— Source data —

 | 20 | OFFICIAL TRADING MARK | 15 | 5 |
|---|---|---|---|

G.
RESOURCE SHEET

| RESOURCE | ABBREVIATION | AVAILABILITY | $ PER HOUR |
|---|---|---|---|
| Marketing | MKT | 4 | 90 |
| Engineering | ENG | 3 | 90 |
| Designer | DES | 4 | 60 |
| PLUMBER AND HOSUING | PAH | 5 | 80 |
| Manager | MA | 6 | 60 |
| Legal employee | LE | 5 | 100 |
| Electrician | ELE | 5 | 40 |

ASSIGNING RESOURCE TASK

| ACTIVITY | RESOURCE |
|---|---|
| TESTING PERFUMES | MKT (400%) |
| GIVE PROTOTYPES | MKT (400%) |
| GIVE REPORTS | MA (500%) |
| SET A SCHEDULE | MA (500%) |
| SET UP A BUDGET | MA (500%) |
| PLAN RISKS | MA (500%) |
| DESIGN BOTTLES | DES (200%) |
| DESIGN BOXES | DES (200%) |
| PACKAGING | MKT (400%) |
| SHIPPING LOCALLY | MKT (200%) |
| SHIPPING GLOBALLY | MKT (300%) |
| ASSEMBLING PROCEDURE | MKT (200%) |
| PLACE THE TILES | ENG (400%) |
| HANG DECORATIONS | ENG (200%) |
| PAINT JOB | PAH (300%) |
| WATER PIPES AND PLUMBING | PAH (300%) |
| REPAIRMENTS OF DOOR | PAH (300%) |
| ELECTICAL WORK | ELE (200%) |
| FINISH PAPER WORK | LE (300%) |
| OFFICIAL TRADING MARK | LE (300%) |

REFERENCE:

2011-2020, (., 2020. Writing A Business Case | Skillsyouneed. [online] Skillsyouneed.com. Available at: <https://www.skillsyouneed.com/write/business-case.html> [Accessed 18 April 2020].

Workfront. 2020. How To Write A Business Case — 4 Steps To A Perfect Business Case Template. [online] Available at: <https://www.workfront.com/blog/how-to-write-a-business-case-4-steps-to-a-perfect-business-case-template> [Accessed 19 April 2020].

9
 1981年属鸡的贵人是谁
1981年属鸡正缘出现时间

— Task to complete —
Your task is to retype all the records above with nothing left out.

— Reply to the exercise —
 | 20 | OFFICIAL TRADING MARK | 15 | 5 |
|---|---|---|---|

G.
RESOURCE SHEET

| RESOURCE | ABBREVIATION | AVAILABILITY | $ PER HOUR |
|---|---|---|---|
| Marketing | MKT | 4 | 90 |
| Engineering | ENG | 3 | 90 |
| Designer | DES | 4 | 60 |
| PLUMBER AND HOSUING | PAH | 5 | 80 |
| Manager | MA | 6 | 60 |
| Legal employee | LE | 5 | 100 |
| Electrician | ELE | 5 | 40 |

ASSIGNING RESOURCE TASK

| ACTIVITY | RESOURCE |
|---|---|
| TESTING PERFUMES | MKT (400%) |
| GIVE PROTOTYPES | MKT (400%) |
| GIVE REPORTS | MA (500%) |
| SET A SCHEDULE | MA (500%) |
| SET UP A BUDGET | MA (500%) |
| PLAN RISKS | MA (500%) |
| DESIGN BOTTLES | DES (200%) |
| DESIGN BOXES | DES (200%) |
| PACKAGING | MKT (400%) |
| SHIPPING LOCALLY | MKT (200%) |
| SHIPPING GLOBALLY | MKT (300%) |
| ASSEMBLING PROCEDURE | MKT (200%) |
| PLACE THE TILES | ENG (400%) |
| HANG DECORATIONS | ENG (200%) |
| PAINT JOB | PAH (300%) |
| WATER PIPES AND PLUMBING | PAH (300%) |
| REPAIRMENTS OF DOOR | PAH (300%) |
| ELECTICAL WORK | ELE (200%) |
| FINISH PAPER WORK | LE (300%) |
| OFFICIAL TRADING MARK | LE (300%) |

REFERENCE:

2011-2020, (., 2020. Writing A Business Case | Skillsyouneed. [online] Skillsyouneed.com. Available at: <https://www.skillsyouneed.com/write/business-case.html> [Accessed 18 April 2020].

Workfront. 2020. How To Write A Business Case — 4 Steps To A Perfect Business Case Template. [online] Available at: <https://www.workfront.com/blog/how-to-write-a-business-case-4-steps-to-a-perfect-business-case-template> [Accessed 19 April 2020].

9
 1981年属鸡的贵人是谁
1981年属鸡正缘出现时间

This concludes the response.